(Records for the task begins)

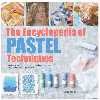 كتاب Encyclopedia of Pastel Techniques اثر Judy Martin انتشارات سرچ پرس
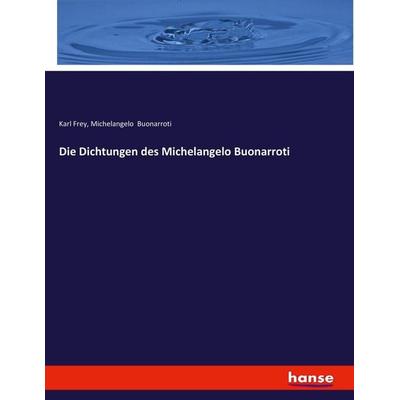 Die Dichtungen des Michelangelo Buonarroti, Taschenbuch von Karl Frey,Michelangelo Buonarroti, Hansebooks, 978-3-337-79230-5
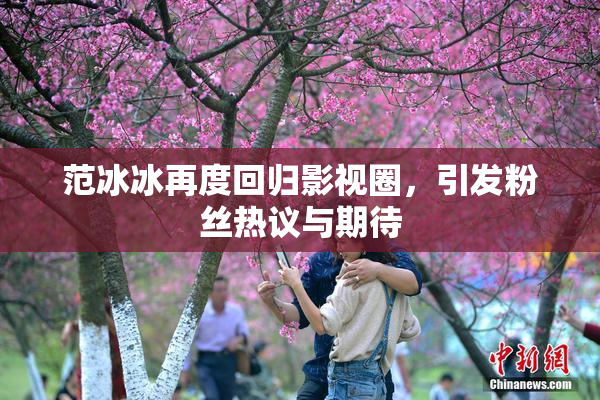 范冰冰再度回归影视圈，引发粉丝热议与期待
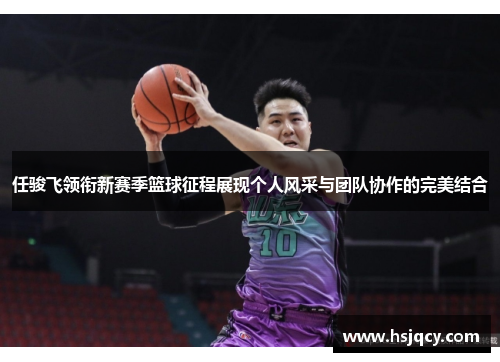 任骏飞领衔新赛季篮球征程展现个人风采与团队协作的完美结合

(Records for the task ends)
(Records for the task begins)

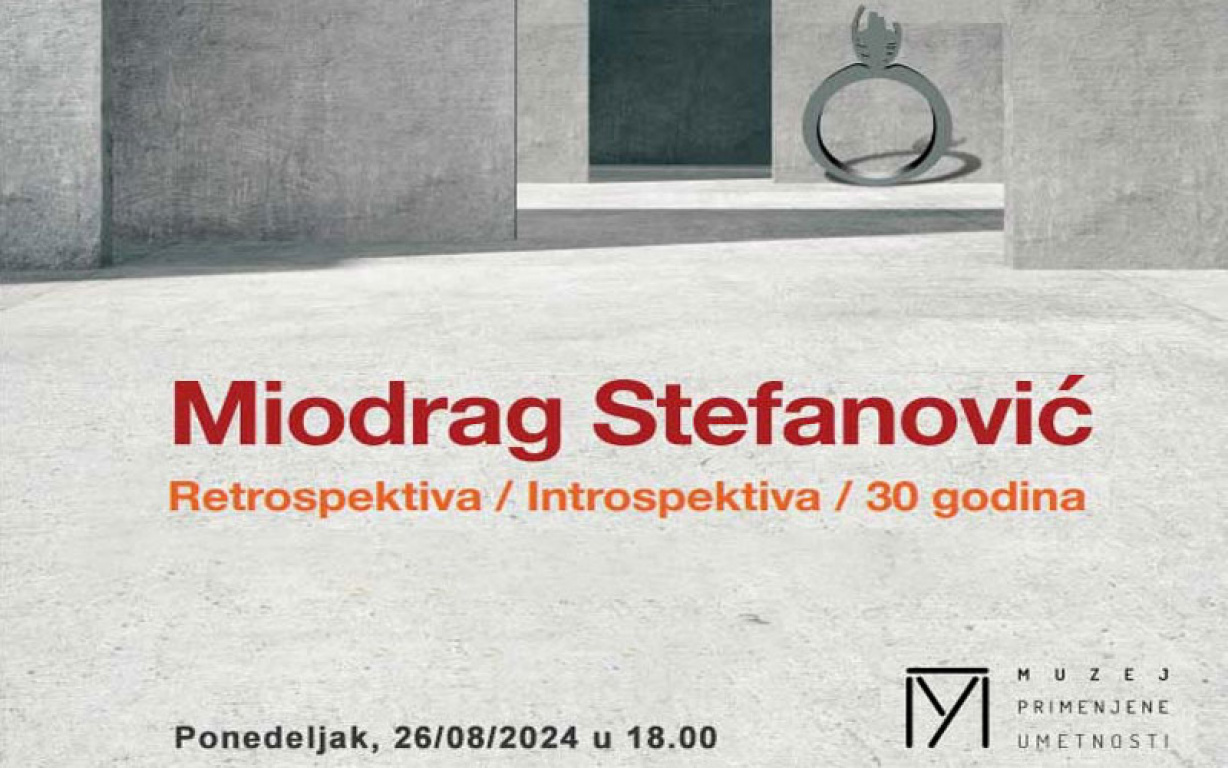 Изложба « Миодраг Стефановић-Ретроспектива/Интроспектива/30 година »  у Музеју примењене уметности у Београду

(Records for the task ends)

Return the lines above from the one with "范冰冰再度回归影视圈，引发粉丝热议与期待" through the one with "任骏飞领衔新赛季篮球征程展现个人风采与团队协作的完美结合", verbatim and nothing else. Omit every picture.

**Reply to the task:**
 范冰冰再度回归影视圈，引发粉丝热议与期待
 任骏飞领衔新赛季篮球征程展现个人风采与团队协作的完美结合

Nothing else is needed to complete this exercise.